O halde nedir çocukluğumuza geçmişe duyduğumuz özlem,  yeniden bu deneyimlerden geçmek hiç de cazip olmadığına göre..?

Saflığa, doğallığa, tazeliğe,  gözlerdeki o canlı pervasız ışığa,  hemen hergün yeni birşey araştırmanın ve keşfetmenin insan ruhuna kattığı hazza, geleceğe yani bilinmeyene duyulan sonsuz merak ve heyecana, ve hayallerimize  özlem duyuyoruz sanırım...  Hangi ortamda yaşıyor olursak olalım sınırsız hayallerimiz vardı hani.  Gerçek dünyayla tanışalı; " piyangodan para çıkarsa bahçe içinde havuzlu bir ev alırım" ya da  "yurt dışına tatile giderim" den öteye geçemiyor genelde hayallerimiz.  Bir film yıldızı olmayı hayal edemeyiz artık mesela.

Yaşanmışlıklar biriktirdik bir ömür. Acılar - sevinçler,  umutlar - umutsuzluklar,  coşkular - hayal kırıklıkları biriktirdik, bir de sevgiler nefretler.  Beynimizin yüreğimizin bir köşesinde paslı sandıklarda saklı duruyor hepsi. Hatırlamak istediklerimizi çıkarıyoruz ara sıra,  döküyoruz ortaya,  teselli buluyoruz.

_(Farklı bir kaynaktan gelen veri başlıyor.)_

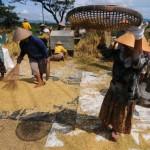 Pemkab Grobogan antisipasi turunnya harga panen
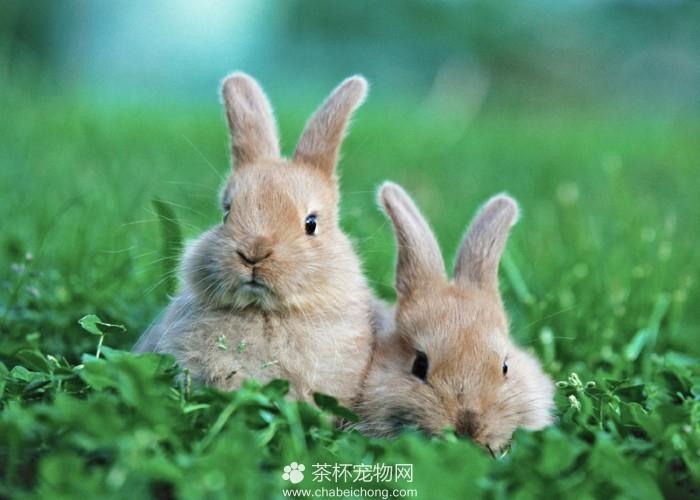 可爱迷你兔(五)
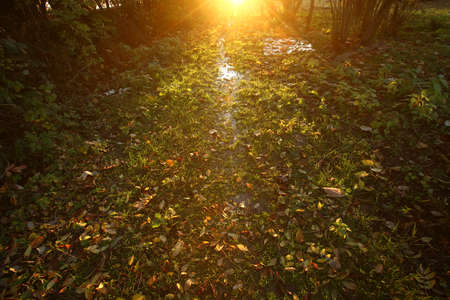 Sun shine through autumn trees with autumn foliage leaves in grass . The sun is setting and dawn is breaking. Water flows through the grass. The sun shines through the trees Foto de archivo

Ya hatırlamak istemediklerimiz...  Onları taa diplere itekliyoruz en günyüzü görmeyecek karanlık köşelere.  Unutuyoruz, öyle sanıyoruz...

Yalnızca beynimiz yüreğimiz mi taşıdı bu birikimleri, yalnızca onlar mı yoruldu taşıdığı bunca yükün ağırlığından..?  Ya bedenimiz, gözlerimiz  yüzümüz ellerimiz kolumuz bacağımız...  Onlara da ağır geldi  zaman.  Sessizce feryat ettiler, ince - kalın, yumuşak - derin çizgilerle.  Hayat,  yeni bir çentik attı,  yeni izler bıraktı  vücudumuza her yaşanmışlığın ardından. O izlerdir değil midir, bizi bugünlere taşıyan, bizi biz yapan..?

İnsanın yaşamını belirleyen seçimleridir derler.  Bize sunulan başka seçenekler de olmuştur zamanında.  Onları tercih etseydik bugün hayatımız nasıl olurdu, bunu bilmemiz hiç mümkün değil.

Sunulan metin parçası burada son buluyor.